#### REQUIRED TASK
Reproduce all of the following data word for word.

#### THE RECORDS
****************

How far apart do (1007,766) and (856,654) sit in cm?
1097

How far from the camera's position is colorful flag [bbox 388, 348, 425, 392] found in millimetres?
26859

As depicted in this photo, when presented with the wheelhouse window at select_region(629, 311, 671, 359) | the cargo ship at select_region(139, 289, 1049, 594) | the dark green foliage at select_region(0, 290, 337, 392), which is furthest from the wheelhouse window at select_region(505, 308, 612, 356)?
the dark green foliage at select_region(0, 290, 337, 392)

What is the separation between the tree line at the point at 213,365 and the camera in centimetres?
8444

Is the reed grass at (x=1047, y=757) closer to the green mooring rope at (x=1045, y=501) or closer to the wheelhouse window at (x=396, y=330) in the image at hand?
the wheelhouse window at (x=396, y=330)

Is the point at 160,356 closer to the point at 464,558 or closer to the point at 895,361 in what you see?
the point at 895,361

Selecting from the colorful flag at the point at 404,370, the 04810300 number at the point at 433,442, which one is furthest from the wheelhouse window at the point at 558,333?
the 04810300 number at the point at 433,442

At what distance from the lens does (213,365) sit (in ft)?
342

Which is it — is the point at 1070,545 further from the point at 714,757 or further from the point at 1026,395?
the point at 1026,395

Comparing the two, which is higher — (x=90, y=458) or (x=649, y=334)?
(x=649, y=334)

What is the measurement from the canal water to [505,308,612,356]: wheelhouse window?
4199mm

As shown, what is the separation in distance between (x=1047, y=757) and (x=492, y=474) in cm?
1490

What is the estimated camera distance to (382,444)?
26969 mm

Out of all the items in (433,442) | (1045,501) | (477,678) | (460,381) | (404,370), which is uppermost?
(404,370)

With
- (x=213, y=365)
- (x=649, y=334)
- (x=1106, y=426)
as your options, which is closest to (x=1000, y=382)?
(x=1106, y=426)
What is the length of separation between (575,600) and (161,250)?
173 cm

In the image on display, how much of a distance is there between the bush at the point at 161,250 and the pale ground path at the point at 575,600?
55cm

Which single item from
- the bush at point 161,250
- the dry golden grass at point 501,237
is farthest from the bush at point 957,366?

****************

#### WORKED SOLUTION
How far apart do (1007,766) and (856,654) sit in cm?
1097

How far from the camera's position is colorful flag [bbox 388, 348, 425, 392] found in millimetres?
26859

As depicted in this photo, when presented with the wheelhouse window at select_region(629, 311, 671, 359) | the cargo ship at select_region(139, 289, 1049, 594) | the dark green foliage at select_region(0, 290, 337, 392), which is furthest from the wheelhouse window at select_region(505, 308, 612, 356)?
the dark green foliage at select_region(0, 290, 337, 392)

What is the separation between the tree line at the point at 213,365 and the camera in centimetres?
8444

Is the reed grass at (x=1047, y=757) closer to the green mooring rope at (x=1045, y=501) or closer to the wheelhouse window at (x=396, y=330) in the image at hand?
the wheelhouse window at (x=396, y=330)

Is the point at 160,356 closer to the point at 464,558 or closer to the point at 895,361 in what you see?
the point at 895,361

Selecting from the colorful flag at the point at 404,370, the 04810300 number at the point at 433,442, which one is furthest from the wheelhouse window at the point at 558,333?
the 04810300 number at the point at 433,442

At what distance from the lens does (213,365) sit (in ft)?
342

Which is it — is the point at 1070,545 further from the point at 714,757 or further from the point at 1026,395?
the point at 1026,395

Comparing the two, which is higher — (x=90, y=458) or (x=649, y=334)?
(x=649, y=334)

What is the measurement from the canal water to [505,308,612,356]: wheelhouse window?
4199mm

As shown, what is the separation in distance between (x=1047, y=757) and (x=492, y=474) in cm?
1490

What is the estimated camera distance to (382,444)?
26969 mm

Out of all the items in (433,442) | (1045,501) | (477,678) | (460,381) | (404,370), which is uppermost?
(404,370)

With
- (x=213, y=365)
- (x=649, y=334)
- (x=1106, y=426)
as your options, which is closest to (x=1000, y=382)?
(x=1106, y=426)
What is the length of separation between (575,600) and (161,250)?
173 cm

In the image on display, how much of a distance is there between the bush at the point at 161,250 and the pale ground path at the point at 575,600?
55cm

Which single item from
- the bush at point 161,250
- the dry golden grass at point 501,237
is farthest from the bush at point 957,366?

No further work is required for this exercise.